What is expected »
Report each line of the items below that contains the string "bounding", copying the line in full. Case counts.

Given records »

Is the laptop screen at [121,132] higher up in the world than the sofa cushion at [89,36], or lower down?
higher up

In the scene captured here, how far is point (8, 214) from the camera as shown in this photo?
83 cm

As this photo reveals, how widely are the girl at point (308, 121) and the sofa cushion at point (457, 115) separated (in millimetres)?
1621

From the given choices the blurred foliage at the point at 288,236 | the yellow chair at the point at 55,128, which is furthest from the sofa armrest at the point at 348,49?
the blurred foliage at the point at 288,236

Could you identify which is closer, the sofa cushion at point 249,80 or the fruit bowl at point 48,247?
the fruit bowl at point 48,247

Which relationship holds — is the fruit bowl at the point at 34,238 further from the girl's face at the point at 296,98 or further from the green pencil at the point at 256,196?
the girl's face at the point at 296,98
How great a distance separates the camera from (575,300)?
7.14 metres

...

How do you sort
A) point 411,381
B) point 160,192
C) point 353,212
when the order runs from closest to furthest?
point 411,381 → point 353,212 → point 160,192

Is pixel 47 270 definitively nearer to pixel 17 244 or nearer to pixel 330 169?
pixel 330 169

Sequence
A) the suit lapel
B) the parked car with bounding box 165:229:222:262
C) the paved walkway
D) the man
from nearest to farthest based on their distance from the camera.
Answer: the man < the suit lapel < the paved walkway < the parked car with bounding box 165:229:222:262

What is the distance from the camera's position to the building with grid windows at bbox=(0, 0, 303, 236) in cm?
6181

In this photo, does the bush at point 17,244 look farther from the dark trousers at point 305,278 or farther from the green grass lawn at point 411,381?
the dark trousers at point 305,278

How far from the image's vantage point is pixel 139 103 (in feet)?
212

Solution to this task »
B) the parked car with bounding box 165:229:222:262
Answer: the man < the suit lapel < the paved walkway < the parked car with bounding box 165:229:222:262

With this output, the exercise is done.